▸ TASK PROMPT: Which of the lines below include "States"? Each one should be copied out.

▸ PROVIDED DATA:
_____
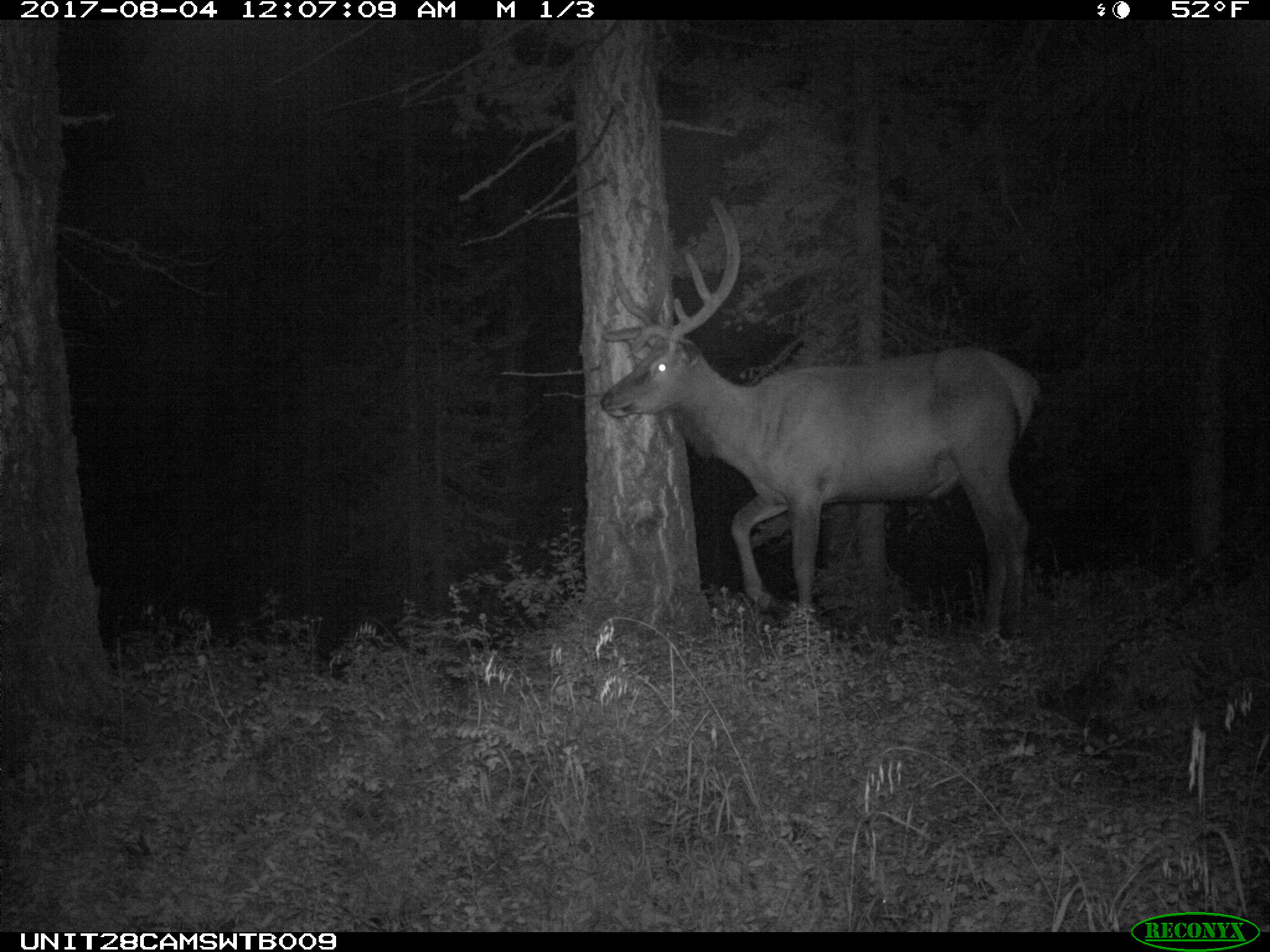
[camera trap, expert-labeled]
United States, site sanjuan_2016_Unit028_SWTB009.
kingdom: Animalia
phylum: Chordata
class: Mammalia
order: Artiodactyla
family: Cervidae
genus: Cervus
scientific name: Cervus elaphus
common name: red deer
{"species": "Cervus elaphus (red deer)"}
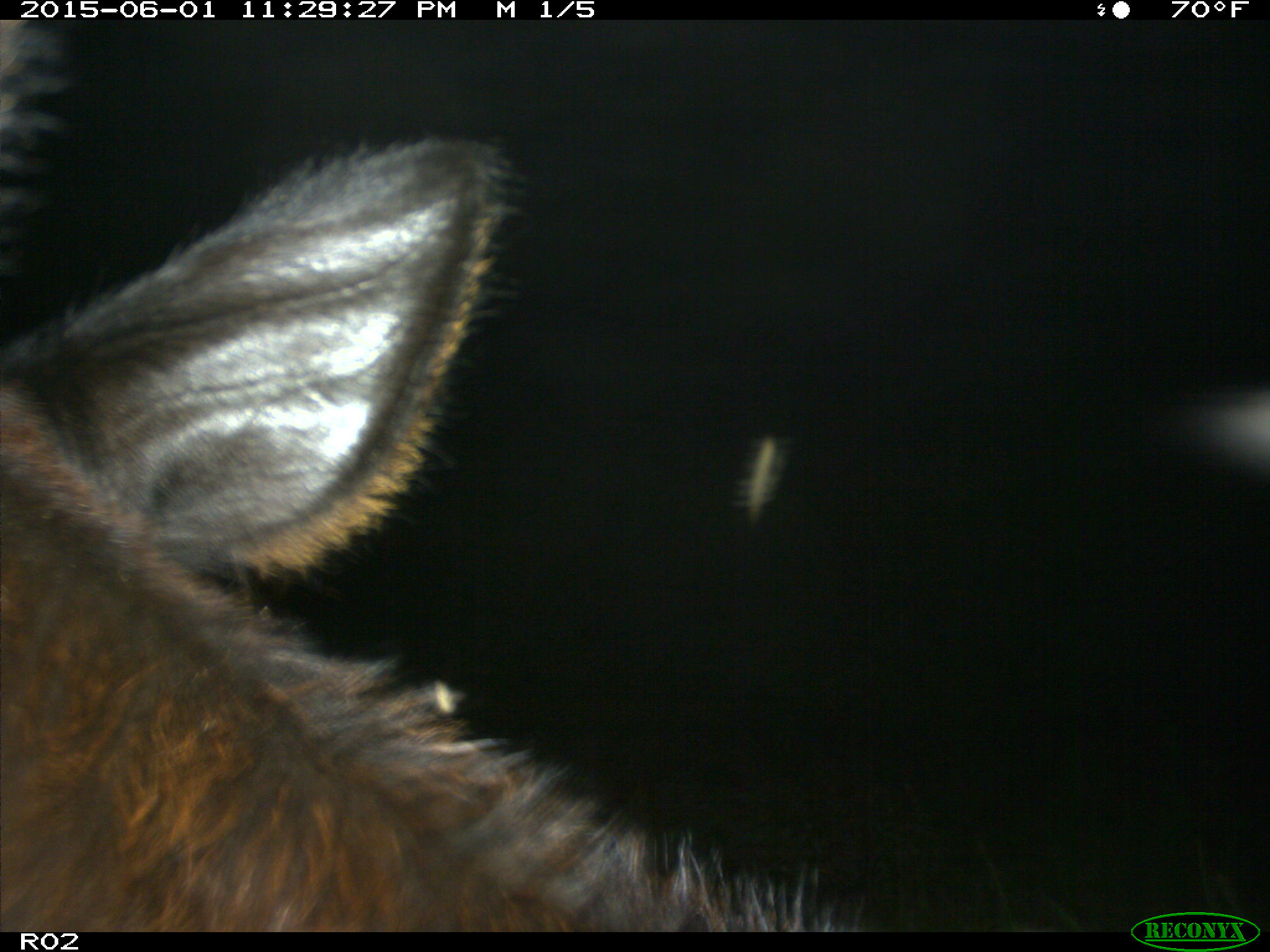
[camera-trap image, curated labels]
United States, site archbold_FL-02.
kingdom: Animalia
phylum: Chordata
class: Mammalia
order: Artiodactyla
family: Bovidae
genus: Bos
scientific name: Bos taurus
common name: domestic cow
_____
▸ THE COMPLETED TASK:
United States, site sanjuan_2016_Unit028_SWTB009.
United States, site archbold_FL-02.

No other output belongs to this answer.